DATA EXCERPTS:
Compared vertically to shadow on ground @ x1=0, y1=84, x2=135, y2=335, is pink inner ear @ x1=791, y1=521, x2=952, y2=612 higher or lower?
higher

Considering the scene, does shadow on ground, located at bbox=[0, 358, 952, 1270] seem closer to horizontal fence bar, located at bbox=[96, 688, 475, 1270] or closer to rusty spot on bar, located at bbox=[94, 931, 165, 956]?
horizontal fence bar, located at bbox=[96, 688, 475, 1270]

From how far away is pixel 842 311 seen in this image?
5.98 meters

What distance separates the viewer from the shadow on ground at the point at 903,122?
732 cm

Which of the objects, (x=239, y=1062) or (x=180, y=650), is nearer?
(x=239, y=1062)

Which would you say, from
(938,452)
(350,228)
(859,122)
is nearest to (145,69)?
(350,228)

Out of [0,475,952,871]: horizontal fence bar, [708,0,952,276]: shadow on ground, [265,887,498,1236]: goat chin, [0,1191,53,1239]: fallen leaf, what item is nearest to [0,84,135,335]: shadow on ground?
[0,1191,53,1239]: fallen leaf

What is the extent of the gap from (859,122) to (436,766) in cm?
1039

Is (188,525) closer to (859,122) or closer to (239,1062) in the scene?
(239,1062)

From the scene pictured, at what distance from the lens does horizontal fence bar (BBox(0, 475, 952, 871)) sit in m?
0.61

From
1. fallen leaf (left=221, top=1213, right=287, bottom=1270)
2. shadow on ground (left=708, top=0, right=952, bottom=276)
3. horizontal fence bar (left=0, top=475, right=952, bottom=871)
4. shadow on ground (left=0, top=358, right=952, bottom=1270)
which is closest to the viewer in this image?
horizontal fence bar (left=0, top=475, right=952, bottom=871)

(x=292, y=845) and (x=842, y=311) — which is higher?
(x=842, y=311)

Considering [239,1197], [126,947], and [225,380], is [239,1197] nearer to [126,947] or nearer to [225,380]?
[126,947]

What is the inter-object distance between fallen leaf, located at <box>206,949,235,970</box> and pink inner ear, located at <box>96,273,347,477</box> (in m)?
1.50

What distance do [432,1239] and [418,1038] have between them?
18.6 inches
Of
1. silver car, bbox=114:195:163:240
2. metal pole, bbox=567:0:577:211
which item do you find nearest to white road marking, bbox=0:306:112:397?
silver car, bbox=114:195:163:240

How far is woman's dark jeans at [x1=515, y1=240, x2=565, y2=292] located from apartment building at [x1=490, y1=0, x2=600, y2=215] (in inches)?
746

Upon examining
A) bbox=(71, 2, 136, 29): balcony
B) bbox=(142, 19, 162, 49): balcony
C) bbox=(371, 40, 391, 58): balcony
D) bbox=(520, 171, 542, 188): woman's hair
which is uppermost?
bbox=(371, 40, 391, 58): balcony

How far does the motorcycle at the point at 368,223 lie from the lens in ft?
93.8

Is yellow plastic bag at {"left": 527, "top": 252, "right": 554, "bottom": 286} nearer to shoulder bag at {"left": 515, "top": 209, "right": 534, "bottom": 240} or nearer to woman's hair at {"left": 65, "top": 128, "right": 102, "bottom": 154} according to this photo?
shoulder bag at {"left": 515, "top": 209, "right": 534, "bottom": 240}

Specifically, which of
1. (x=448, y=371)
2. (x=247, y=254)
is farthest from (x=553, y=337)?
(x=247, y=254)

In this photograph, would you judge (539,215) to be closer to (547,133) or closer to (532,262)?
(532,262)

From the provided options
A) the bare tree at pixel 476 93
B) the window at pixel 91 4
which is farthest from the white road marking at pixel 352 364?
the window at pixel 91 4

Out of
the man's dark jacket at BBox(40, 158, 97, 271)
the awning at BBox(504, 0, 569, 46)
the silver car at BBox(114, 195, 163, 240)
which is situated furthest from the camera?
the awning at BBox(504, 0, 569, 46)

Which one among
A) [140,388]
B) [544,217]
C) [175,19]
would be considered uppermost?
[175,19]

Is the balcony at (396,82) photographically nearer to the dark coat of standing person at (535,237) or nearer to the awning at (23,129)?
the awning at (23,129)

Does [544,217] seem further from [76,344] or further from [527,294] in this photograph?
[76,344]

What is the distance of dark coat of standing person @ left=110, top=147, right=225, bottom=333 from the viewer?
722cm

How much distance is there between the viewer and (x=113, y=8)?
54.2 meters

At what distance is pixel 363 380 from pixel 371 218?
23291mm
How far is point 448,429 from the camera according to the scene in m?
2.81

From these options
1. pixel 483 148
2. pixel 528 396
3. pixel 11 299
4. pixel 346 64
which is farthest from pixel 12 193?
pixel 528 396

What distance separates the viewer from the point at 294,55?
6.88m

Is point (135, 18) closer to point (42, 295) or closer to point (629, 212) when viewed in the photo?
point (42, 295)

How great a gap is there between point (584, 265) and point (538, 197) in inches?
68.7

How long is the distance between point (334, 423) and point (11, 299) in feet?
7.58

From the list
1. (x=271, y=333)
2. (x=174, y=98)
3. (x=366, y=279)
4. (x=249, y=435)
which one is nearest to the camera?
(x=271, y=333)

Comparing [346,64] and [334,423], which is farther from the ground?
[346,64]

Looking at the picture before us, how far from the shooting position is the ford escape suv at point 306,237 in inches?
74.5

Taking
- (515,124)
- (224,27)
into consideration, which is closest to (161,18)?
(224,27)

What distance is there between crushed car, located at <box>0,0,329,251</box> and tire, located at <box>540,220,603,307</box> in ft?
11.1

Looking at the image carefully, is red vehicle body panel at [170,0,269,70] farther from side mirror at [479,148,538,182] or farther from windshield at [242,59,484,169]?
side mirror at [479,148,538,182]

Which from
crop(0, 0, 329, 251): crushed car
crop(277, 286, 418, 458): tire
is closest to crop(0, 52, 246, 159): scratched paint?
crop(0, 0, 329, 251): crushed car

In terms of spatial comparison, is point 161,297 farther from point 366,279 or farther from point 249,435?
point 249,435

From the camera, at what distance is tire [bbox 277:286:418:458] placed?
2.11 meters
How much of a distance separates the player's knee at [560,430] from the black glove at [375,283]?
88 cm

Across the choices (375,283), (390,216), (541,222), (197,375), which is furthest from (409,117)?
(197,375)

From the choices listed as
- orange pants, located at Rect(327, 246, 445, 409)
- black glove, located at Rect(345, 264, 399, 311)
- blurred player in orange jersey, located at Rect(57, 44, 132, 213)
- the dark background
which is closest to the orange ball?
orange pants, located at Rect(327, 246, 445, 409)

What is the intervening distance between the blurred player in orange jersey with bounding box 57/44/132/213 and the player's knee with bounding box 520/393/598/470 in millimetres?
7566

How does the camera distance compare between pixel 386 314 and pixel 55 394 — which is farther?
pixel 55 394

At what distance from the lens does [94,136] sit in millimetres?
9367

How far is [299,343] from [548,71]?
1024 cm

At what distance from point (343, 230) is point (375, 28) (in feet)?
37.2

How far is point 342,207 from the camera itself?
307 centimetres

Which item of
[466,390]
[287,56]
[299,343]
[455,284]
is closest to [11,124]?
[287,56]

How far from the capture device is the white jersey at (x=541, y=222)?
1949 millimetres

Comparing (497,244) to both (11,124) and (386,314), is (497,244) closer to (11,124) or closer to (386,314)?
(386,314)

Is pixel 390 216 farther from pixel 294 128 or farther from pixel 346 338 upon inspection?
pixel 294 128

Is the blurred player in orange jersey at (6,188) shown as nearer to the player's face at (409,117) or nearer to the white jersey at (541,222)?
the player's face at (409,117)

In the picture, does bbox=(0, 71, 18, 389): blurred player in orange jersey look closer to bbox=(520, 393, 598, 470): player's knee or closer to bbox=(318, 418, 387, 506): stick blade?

EXERCISE GOAL: Write out, word for word, the line containing "At what distance from point" and every line after it to the end of the data above.

SOLUTION FOR THIS PROBLEM:
At what distance from point (343, 230) is point (375, 28) (in feet)?
37.2

How far is point 342,207 from the camera itself?
307 centimetres

Which item of
[466,390]
[287,56]
[299,343]
[455,284]
is closest to [11,124]?
[287,56]

How far from the capture device is the white jersey at (x=541, y=222)?
1949 millimetres

Comparing (497,244) to both (11,124) and (386,314), is (497,244) closer to (11,124) or closer to (386,314)?
(386,314)

Is pixel 390 216 farther from pixel 294 128 or farther from pixel 346 338 upon inspection?
pixel 294 128

Is the blurred player in orange jersey at (6,188) shown as nearer to the player's face at (409,117) or nearer to the white jersey at (541,222)?
the player's face at (409,117)

In the picture, does bbox=(0, 71, 18, 389): blurred player in orange jersey look closer to bbox=(520, 393, 598, 470): player's knee or closer to bbox=(318, 418, 387, 506): stick blade?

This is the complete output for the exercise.